- **Exercise set**
1. Print the part of the string memory walkthrough that opens with the words containing "Now suppose you" and closes with "code sample below.", reproducing it exactly.
2. According to the string memory walkthrough, why is the first integer of the string in memory its ClassId?

- **Selected text**
# # #

Examine the layout of managed strings in memory
Suppose you wrote some C# code like this:
var str1 = "ThisIsAString";
var str2 = "ThisIsAnotherString";
As you’d expect, each string is stored in the resulting built binary and also in memory when the binary is loaded, resulting in 2 separate strings.
Now suppose you wrote this code instead:
var str1 = "ThisIsAString";
var str2 = "ThisIsAString";
The strings are identical: would there be a copy of each? How do we find out?
Here’s one way to find out:
Start VS 2010
File->New->Project->C#-> Windows Console Application. Paste in the code sample below.
Hit F11 to step into the program, then Ctrl-F11 (or right-click->Go to disassembly) to see the code being executed.
Open a couple windows
Debug->Windows->Registers
Debug->Windows->Memory 1
Right click the memory window and choose to show the memory contents as 4 byte integers.
Step to the line indicated (after register eax has been set to the string’s address).
Then drag the EAX value (0x023c96e4 in my sample) to the Memory window.
You can actually see (and optionally change!) the string “ThisIsAString” in memory as Unicode, with every other byte being 0.
System.String is a CLR Class. For every CLR class, the first integer is the ClassId: so System.String has a ClassId = 51acfb08 in this process. The ClassId could be different when you restart the process.

# # #

- **Collected data**
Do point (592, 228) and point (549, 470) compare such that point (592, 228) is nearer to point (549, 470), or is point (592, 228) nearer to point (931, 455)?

# # #

- **Answers per task**
1.
Now suppose you wrote this code instead:
var str1 = "ThisIsAString";
var str2 = "ThisIsAString";
The strings are identical: would there be a copy of each? How do we find out?
Here’s one way to find out:
Start VS 2010
File->New->Project->C#-> Windows Console Application. Paste in the code sample below.

2. System.String is a CLR class, and for every CLR class the first integer is the ClassId.